Google, today, released its Android Security 2016 Year In Review report outlining its top findings from the past year. And the results make for very interesting reading.
In a nutshell:
Just 3 percent of all Android smartphones run on the latest version of it’s operating system
50% of all Android devices received a security update last year
There are atleast 1,500 variations of every version of the Android operating software
Over 100 security researchers made public contributions to Android in 2016, for a total of nearly 1 million dollars in security rewards
In 2016, approximately 380,000 people used Android Device Manager to find their phones each day
There are two ways of looking at the findings. On one hand, it is fantastic news that the percentage of people downloading apps and software outside of Google Play Store has come down a lot. But the fact that just 50 percent of Android devices have received security updates in 2016 is quite shocking.
Although the number goes up to 73% for European phones that received an update for the same period, it is nowhere near where it should be. Add to this the fact that most companies allow workers to bring their own devices to work and most have their work emails on their phones, the situation makes for difficult reading.
BYOD has become very popular with companies trying to streamline costs especially with workers preferring to use their own smartphones. While their loss or theft puts enterprises at substantial risk, it also comes from jail broken or rooted phones. And it isn’t just a matter of receiving a patch and applying it.

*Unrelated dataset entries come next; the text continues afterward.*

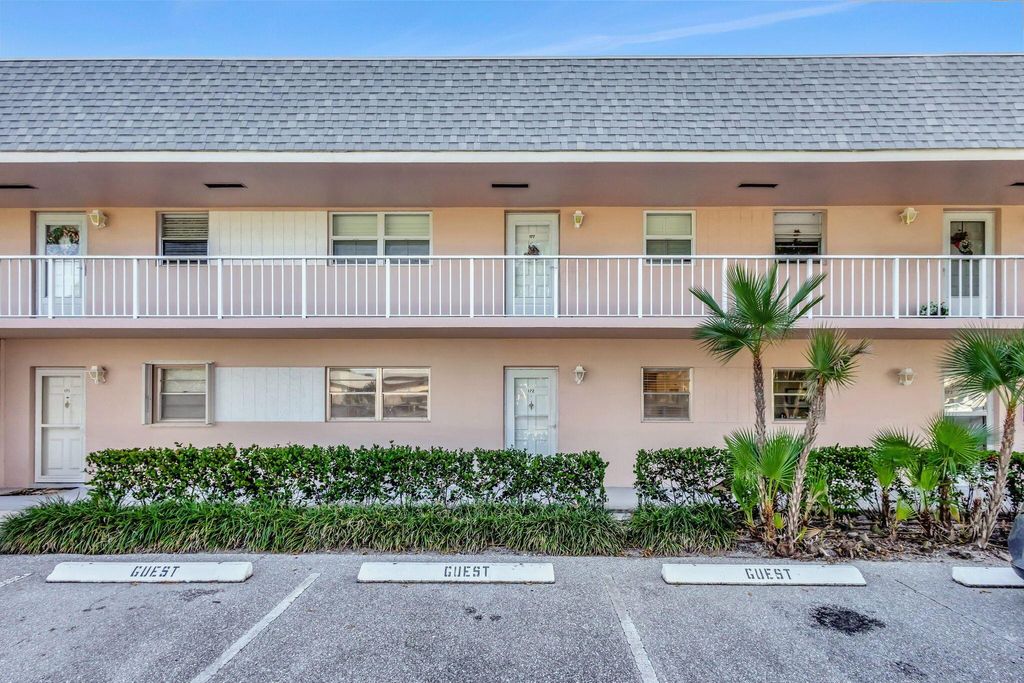 Photo of 18081 SE Country Club Drive #18-172, Jupiter, FL 33469 (MLS # R11060459)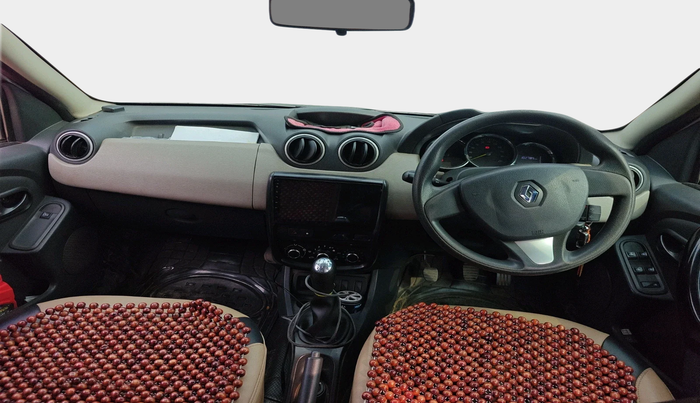 2016 Renault Duster 85 PS RXL DIESEL, Diesel, Manual, 1,02,785 km, interior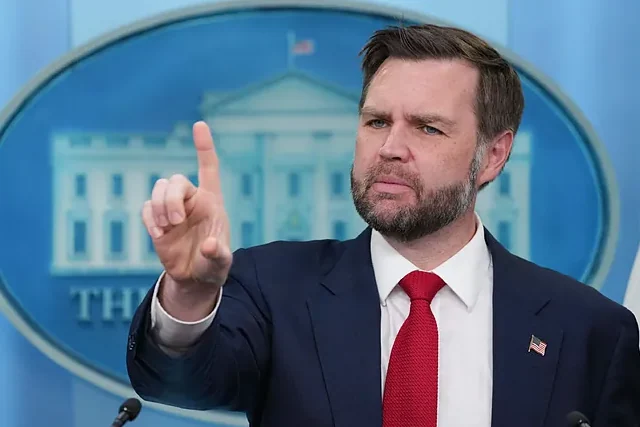 JD Vance llega a Suiza para iniciar las negociaciones de EEUU con Irán sobre su programa nuclear
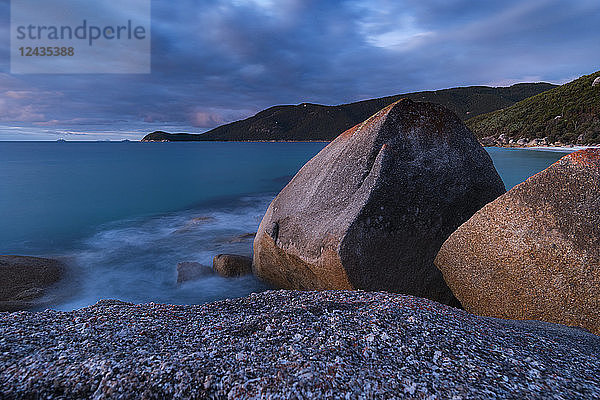 Langfristig belichtete Landschaft der Felsen entlang der Küste des Wilsons Promontory National Park  Victoria  Australien  Pazifik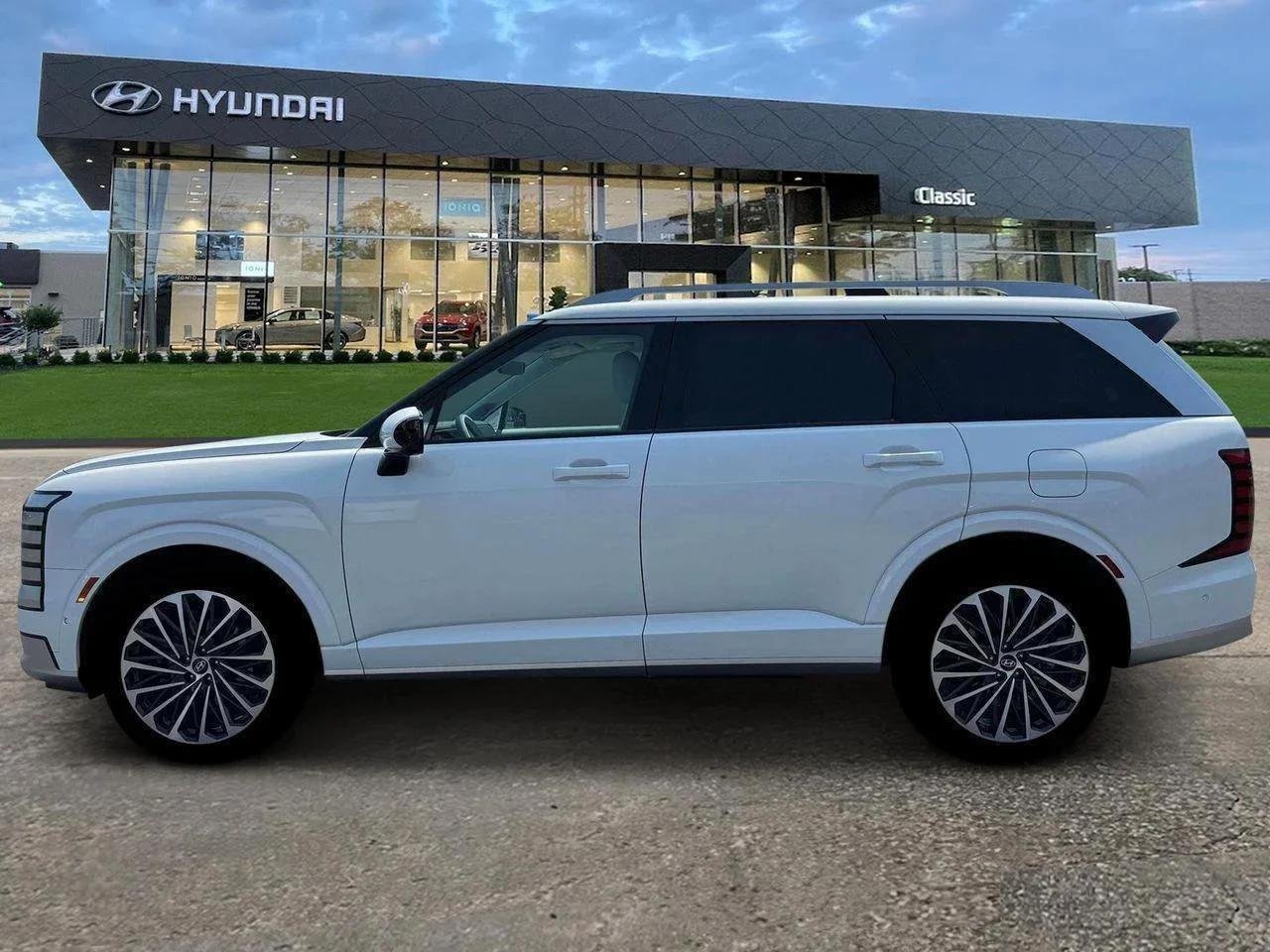 New 2026 Creamy White Pearl Hyundai Calligraphy image 3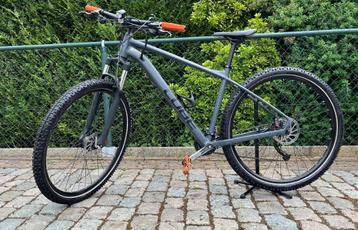 Mountainbike Cube met steun, maat 29 inch beschikbaar voor biedingen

Phone manufacturers like Samsung, LG and Sony have several different handsets being sold in different countries running different versions of the operating system. Smartphones sold as part of a contract by networks are usually locked to them and are loaded with their own skins before being sold. So for Google to police the Android operating system is very difficult. However, the report also points out some achievements year on year…
By Q4 2016, fewer than 0.71% of devices had Potentially Harmful Applications (PHAs) installed and for devices that exclusively download apps from Google Play, that number was even smaller at 0.05%.
We streamlined our boot-up process to make it easier to install over-the- air (OTA) security updates. To support this faster boot up, we implemented le-based encryption, which also better isolates and protects individual users on a device.
While the updates are impressive, given the scale, they aren’t enough to protect against targeted hacking or breach attempts. However, Google also did perform 790 million Android device scans daily in 2016 and as Adrian Ludwig, Google’s director of Android Security told Wired magazine: “We’re proud of the fact that half of devices received an update in 2016, but that’s not sufficient. We think it’s an indication of good progress. It doesn’t mean we’re done.”